Les Chinois sont gagnants dans l’affaire du mégaprojet. Pourtant, le respect des différents schémas nationaux d’orientation et de planification qui s’inscrivent d’une manière cohérente avec le Schéma directeur de l’aménagement du territoire (SNAT), le Schéma directeur de l’aménagement du littoral SDAL), le SDAM Schéma directeur de l’aire métropolitaine (SDAM) n’a pa été respecté et les concepteurs du projet n’en ont pas tenu compte. La gestion prudente des ressources financières et celle des environnements naturels et les monuments historique, des paramètres qui n’ont pas été pris en considération par «les intermédiaires officiels», avant qu’ils ne présentent au chef de l’Etat le dossier d’un mégaprojet aussi stratégique pour l’avenir de notre pays. Le nouveau ministre des Travaux publics et des Transports devra se pencher sérieusement pour débusquer ceux qui étaient à l’origine de l’arnaque de ce mégaprojet. Certes, la décision politique avait été prise. Ni le montant du projet ni le délai de réalisation ne seront respectés. Juridiquement, les Chinois disposent de documents officiels pour accaparer le site.

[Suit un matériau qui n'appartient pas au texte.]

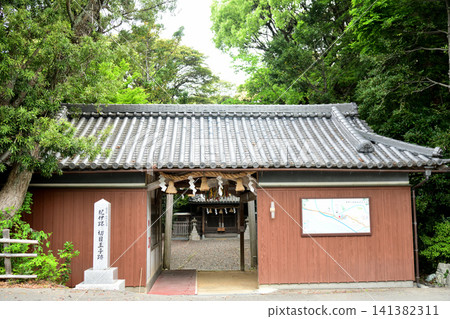 桐目神社（桐目王子所在地）[和歌山縣日高郡稻波町] 141382311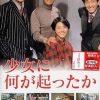 少女疑云 少女に何が起こったか (1985)
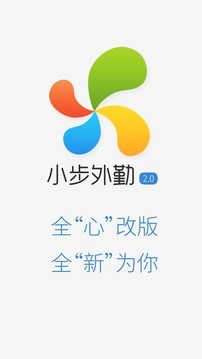 小步外勤虚拟位置破解版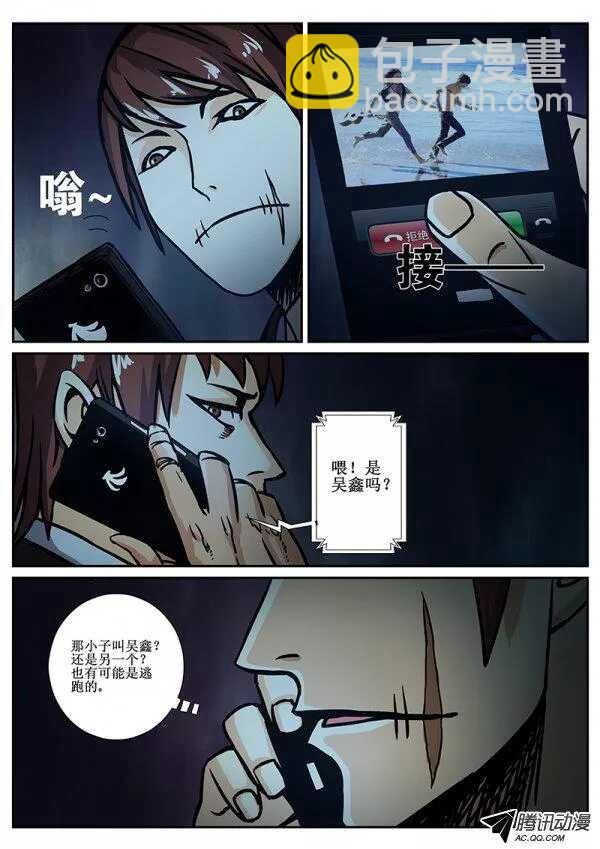 73 疯人俱乐部11-第75话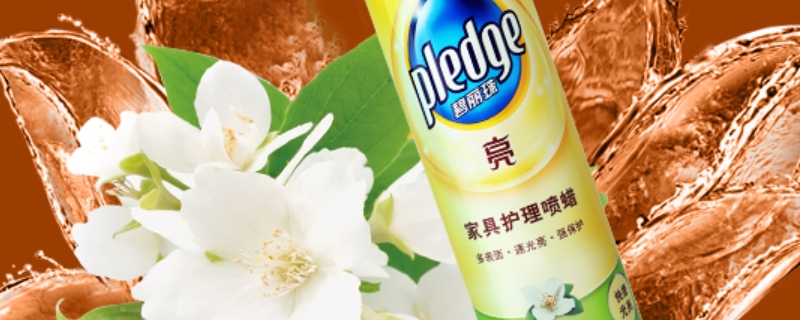 碧麗珠皮革護(hù)理劑怎么使用 碧麗珠皮革護(hù)理劑怎么使用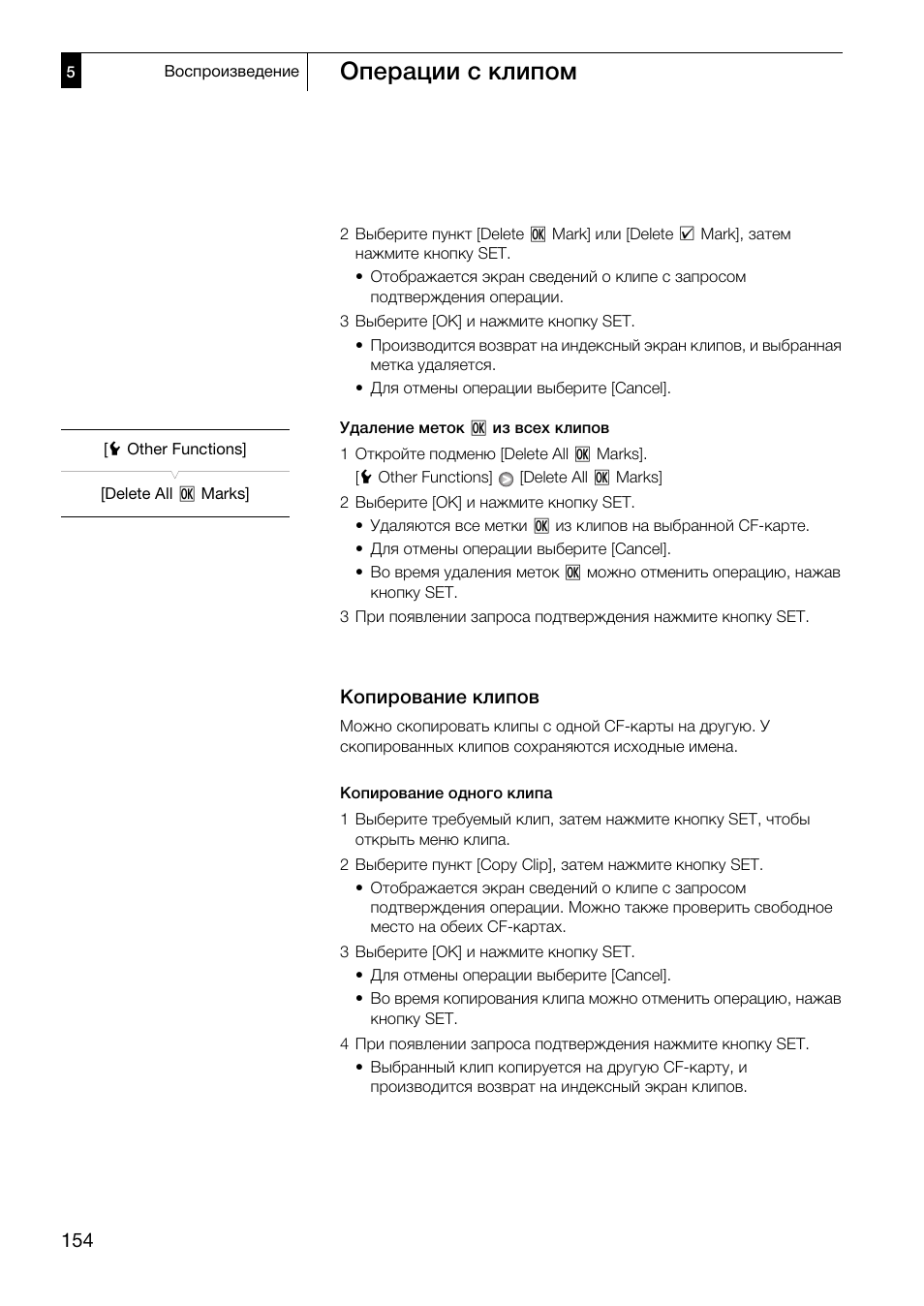 Копирование клипов 154, Операции с клипом, Копирование клипов | Canon XF305 User Manual | Page 154 / 232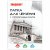 Папка для черчения БОЛЬШОГО ФОРМАТА (297х420 мм) А3, 10 л., 160 г/м2, рамка с горизонтальным штампом, ПИФАГОР, 129228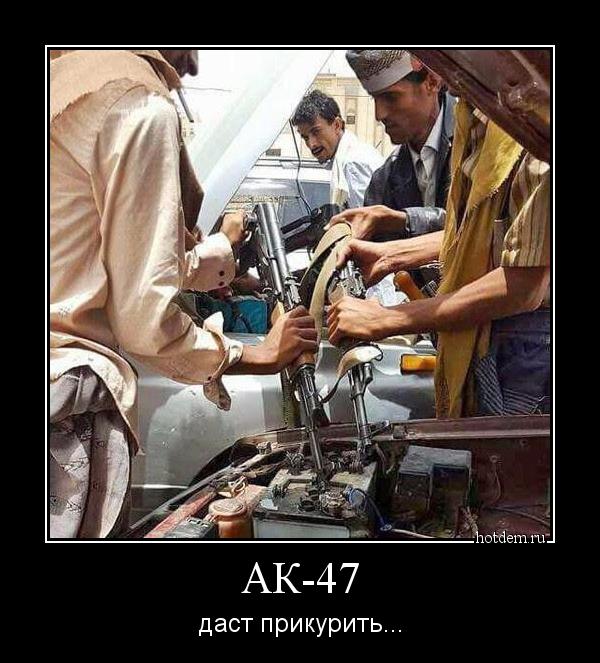 АК-47 даст прикурить...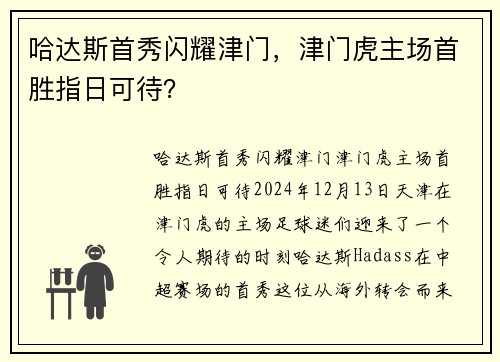 哈达斯首秀闪耀津门，津门虎主场首胜指日可待？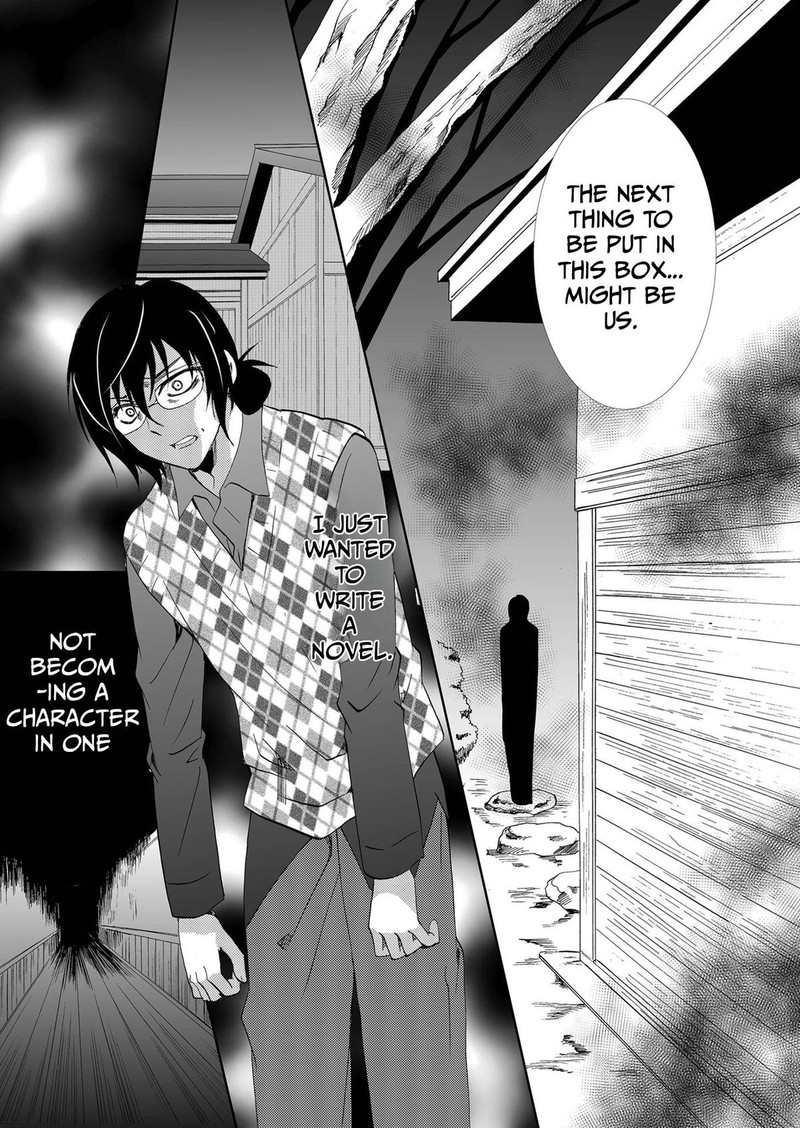 Ningyou Touge Chapter 86 Page 16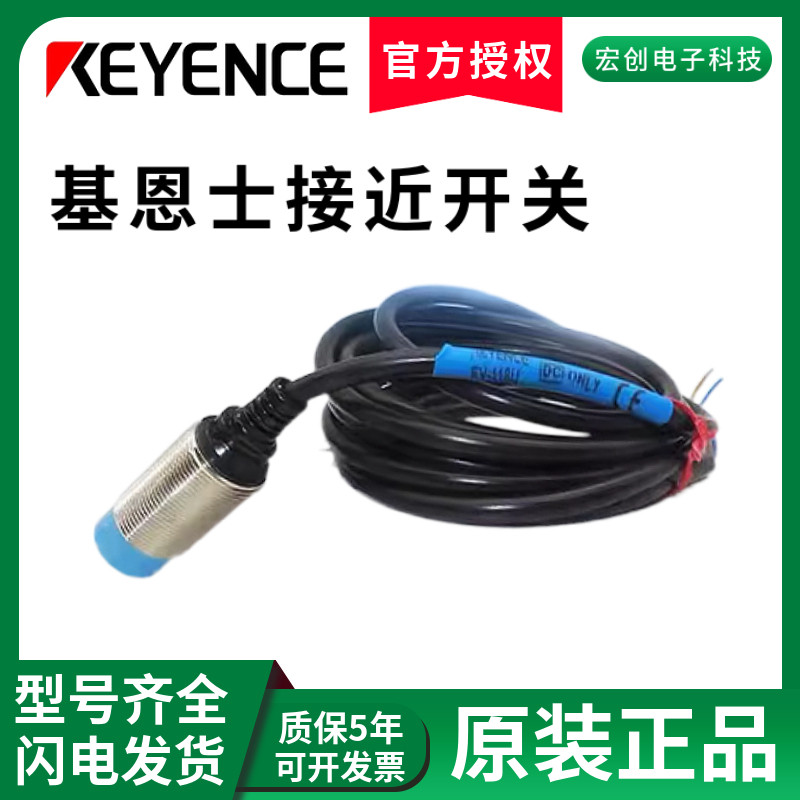 ของแท้ Kenshin Proximity Switch EV-108U112 EZ-8M12 18 30 ED-112M130MEM-030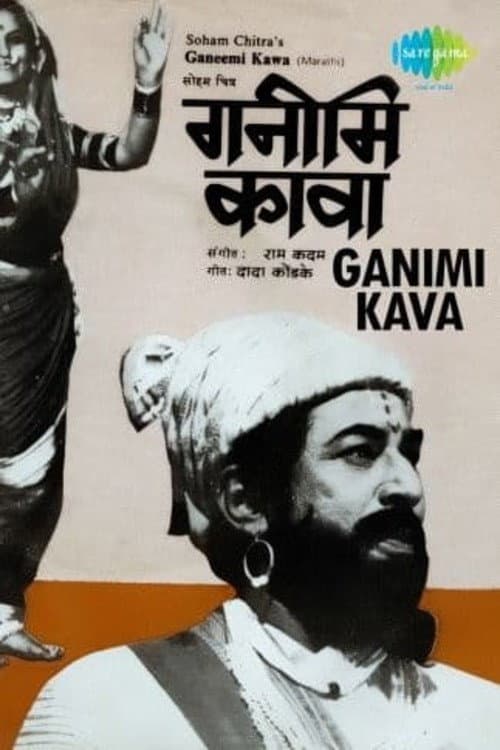 गनिमी कावा (1981) movie poster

Le mégaprojet de ce port sera une véritable rampe de lancement pour l’économie algérienne. Mais au prix où vont les choses, les Chinois en position de force ne vont pas lâcher leur proie aussi. Beaucoup de richesses de divers secteurs (culture, pêche, forêt, agriculture, environnement, tourisme, habitat, travaux publics) vont disparaître. Les responsables locaux des secteurs concernés par la «catastrophe» n’avaient pas été consultés avant la décision politique. Les réserves existent, mais Sellal et ses ministres avaient imposé le silence aux cadres locaux. Le président Bouteflika avait signé. Il n’est plus question de faire marche arrière. «Il faut tout revoir dans l’intérêt de notre pays», rappelle cet expert. La construction de ce projet demeure vitale pour le pays, mais pas au prix proposé Sellal et ses ministre, c’est une arnaque qui ne dit pas son nom.